Above you see one of the beautiful pointed Gothic arches from the Freiburg Münster (where I live – picture a little modified).
It’s shape, however, is somewhat marred by the vertical gray bar. Furthermore, the two stone arcs going up behind it clearly are not going to meet at the top. Or are they?
Press the “←→” button: misalignment switches around. Or grab the bar with your mouse and move it around. Or use the slider on the right and make the bar a little transparent.

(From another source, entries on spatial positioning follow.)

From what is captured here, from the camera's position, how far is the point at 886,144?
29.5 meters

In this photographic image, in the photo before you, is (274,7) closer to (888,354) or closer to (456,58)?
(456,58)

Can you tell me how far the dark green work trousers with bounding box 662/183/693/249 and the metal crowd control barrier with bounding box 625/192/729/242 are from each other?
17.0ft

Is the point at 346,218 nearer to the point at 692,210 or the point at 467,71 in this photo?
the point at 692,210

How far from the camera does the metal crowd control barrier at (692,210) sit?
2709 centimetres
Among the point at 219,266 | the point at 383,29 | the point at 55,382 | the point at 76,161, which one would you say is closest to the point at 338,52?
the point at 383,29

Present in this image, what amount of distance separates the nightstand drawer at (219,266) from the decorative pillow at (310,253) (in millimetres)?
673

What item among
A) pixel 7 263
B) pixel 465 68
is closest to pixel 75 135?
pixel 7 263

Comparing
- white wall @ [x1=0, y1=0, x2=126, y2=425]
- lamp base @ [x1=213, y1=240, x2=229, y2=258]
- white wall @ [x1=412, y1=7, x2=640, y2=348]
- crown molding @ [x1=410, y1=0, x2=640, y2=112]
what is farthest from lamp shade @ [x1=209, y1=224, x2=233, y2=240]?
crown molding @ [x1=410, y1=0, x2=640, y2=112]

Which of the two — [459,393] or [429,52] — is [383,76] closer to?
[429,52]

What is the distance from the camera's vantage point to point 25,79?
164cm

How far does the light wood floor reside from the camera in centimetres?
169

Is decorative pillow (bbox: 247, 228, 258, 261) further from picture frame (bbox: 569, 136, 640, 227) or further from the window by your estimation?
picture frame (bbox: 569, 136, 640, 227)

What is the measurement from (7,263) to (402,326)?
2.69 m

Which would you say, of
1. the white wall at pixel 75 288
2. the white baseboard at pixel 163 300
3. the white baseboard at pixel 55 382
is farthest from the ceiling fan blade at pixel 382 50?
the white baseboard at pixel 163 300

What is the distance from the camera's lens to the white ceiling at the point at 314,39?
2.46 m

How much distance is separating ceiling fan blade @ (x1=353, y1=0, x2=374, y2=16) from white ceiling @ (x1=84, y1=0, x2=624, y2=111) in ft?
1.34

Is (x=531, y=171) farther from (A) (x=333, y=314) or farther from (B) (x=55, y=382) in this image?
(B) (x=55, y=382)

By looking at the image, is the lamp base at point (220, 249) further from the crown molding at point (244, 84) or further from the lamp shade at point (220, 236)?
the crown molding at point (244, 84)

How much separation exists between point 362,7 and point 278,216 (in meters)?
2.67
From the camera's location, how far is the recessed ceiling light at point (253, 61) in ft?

Reminded of this by one of Richard Wiseman’s witty movies, I interpreted it as a strong varient of the Poggendorff illusion. Bernd Lingelbach (thanks!) traced it down and found the neighbouring picture in Walter Ehrenstein’s 1954 book (p 154, Fig. 100), designated as: Münsterberg’s modification of Delboeuf’s variant of the Poggendorff illusion… So, since Delboef already has his own illusion :), I will call it “Münsterberg’s Poggendorff Arch” or “Disjointed Arch”.
The effect is really strong for me, e.g.: After building the demo above, I looked at the figure on the right, and thought: this can’t be true! So I copied & mirrored the left part and overlaid it in gray – yes, they do meet. Try yourself by moving the mouse over the picture.
Ehrenstein WA (1954) Probleme der ganzheitspsychologischen Wahrnehmunglehre. 3. Auflage, JA Barth-Verlag, Leipzig.